Con gli esiti della mobilità dei giorni scorsi, sono stati ufficializzati i trasferimenti di 59.500 docenti, con la conseguenza che 47 mila cattedre sono rimaste vacanti. A questi dati, già di per sé importanti, si aggiungono le oltre 100 mila di fatto.
L’organico di diritto
Una situazione in vista del prossimo anno scolastico che va sommata a quella del precariato, con le supplenze che loro malgrado saranno protagoniste e con i precari costretti a reggere ancora una volta, come spina dorsale, la scuola italiana.
Per questo i sindacati, in un momento dell’anno storicamente di passaggio e fondamentale tra la fine di un anno scolastico e l’inizio del prossimo, chiedono di allargare le deroghe, creare un unico organico di diritto e assumere tutti i supplenti dopo 36 mesi.
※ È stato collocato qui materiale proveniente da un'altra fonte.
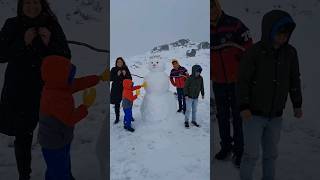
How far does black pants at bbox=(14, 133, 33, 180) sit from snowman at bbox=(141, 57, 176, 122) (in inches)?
29.9

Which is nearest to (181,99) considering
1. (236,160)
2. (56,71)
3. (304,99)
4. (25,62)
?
(236,160)

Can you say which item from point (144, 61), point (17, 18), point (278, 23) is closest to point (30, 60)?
point (17, 18)

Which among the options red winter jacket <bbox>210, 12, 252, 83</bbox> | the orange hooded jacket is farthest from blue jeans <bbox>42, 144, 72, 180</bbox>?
red winter jacket <bbox>210, 12, 252, 83</bbox>

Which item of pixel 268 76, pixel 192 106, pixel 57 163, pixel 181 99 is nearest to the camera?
pixel 268 76

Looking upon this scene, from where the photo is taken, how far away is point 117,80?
2807mm

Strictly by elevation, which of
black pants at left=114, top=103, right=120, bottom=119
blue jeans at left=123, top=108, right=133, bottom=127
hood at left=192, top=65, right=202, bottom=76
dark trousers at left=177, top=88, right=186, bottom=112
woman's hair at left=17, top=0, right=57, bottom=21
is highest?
woman's hair at left=17, top=0, right=57, bottom=21

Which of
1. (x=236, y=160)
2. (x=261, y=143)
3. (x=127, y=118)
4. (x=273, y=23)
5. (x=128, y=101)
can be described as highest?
(x=273, y=23)

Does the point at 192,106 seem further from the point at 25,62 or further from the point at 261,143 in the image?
the point at 25,62

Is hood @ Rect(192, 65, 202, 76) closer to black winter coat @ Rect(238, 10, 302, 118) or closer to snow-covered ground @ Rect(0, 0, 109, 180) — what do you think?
black winter coat @ Rect(238, 10, 302, 118)

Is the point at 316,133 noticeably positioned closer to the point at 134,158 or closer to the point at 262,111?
the point at 262,111

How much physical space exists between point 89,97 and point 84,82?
95mm

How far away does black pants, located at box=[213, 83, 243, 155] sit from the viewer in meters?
2.67

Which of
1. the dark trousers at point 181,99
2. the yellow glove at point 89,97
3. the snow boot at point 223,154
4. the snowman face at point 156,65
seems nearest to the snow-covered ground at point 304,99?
the snow boot at point 223,154

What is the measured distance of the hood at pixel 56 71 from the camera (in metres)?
2.41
E’ l’elenco delle priorità e delle necessità che fa Anief.
I dati sulla mobilità, secondo il sindacato, rappresentano una situazione di difficoltà per la scuola italiana, perché le quasi 50 mila cattedre che resteranno libere andranno in qualche modo colmate prima dell’inizio dell’anno scolastico. Situazione che sottolinea ancor di più la necessità di accogliere anche le domande di coloro che hanno figli di 15 e 16 anni, e che invece sono stati esclusi.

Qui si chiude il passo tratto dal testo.